Teknik simak dilakukan dengan cermat, teliti, dan terarah terhadap data primer
untuk memperoleh informasi yang dibutuhkan. Dari hasil penyimakan yang dilakukan
terhadap seluruh teks novel SP kemudian dilakukan pencatatan data beserta kode sumber
3.4 Teknik Analisis Data
Dalam sebuah penelitian yang menggunakan metode kualitatif, maka secara
otomatis penelitian dilakukan secara deskriptif.
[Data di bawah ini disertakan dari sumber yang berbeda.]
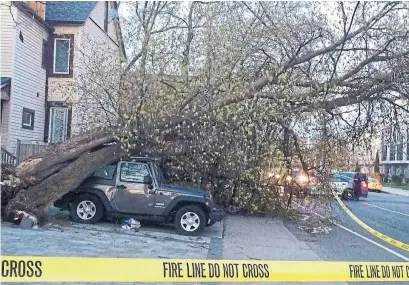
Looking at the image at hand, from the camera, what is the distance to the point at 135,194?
9484 millimetres

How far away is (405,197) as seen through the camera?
10.4 meters

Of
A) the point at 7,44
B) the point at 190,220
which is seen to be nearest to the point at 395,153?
the point at 190,220

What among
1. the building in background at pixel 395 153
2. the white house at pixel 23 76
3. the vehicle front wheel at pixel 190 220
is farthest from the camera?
the white house at pixel 23 76

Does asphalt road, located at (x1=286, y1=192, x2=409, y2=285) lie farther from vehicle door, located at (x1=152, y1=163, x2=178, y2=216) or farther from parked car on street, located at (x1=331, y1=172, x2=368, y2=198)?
vehicle door, located at (x1=152, y1=163, x2=178, y2=216)

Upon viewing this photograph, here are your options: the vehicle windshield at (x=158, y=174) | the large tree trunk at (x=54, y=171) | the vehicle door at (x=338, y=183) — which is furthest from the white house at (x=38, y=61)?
the vehicle door at (x=338, y=183)

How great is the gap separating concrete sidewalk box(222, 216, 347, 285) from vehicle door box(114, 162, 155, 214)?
1709 millimetres

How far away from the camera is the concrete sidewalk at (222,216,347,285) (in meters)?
7.93

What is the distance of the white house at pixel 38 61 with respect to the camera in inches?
615

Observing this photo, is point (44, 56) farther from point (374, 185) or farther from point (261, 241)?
point (374, 185)

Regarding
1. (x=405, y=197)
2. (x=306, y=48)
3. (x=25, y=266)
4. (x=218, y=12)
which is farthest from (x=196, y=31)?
(x=25, y=266)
Menurut Endraswara (2008:5) “Penelitian
secara deskriptif artinya terurai dalam bentuk kata-kata atau gambar yang diperlukan,
bukan berbentuk angka.”
Menurut Kuntjara (2006:99) ”Dalam paradigma penelitian kualitatif, data dilihat
bukan sebagai informasi mentah yang didapat dari lapangan tetapi didapat dari hasil
interaksi antara peneliti dan sumber data baik dari manusia maupun diperoleh dari sumber
data.”
Adapun teknik analisis data yang diterapkan dalam penelitian ini adalah
mendeskripsikan data yang diperoleh dari hasil membaca dan mengahayati data primer
dan data sekunder, kemudian melakukan pemahaman dan penafsiran terhadap data yang
sudah ada serta mendeskripsikan bentuk-bentuk perjuangan tokoh utama untuk meraih
impian dengan menggunakan psikologi individual yang dikemukakan oleh Adler.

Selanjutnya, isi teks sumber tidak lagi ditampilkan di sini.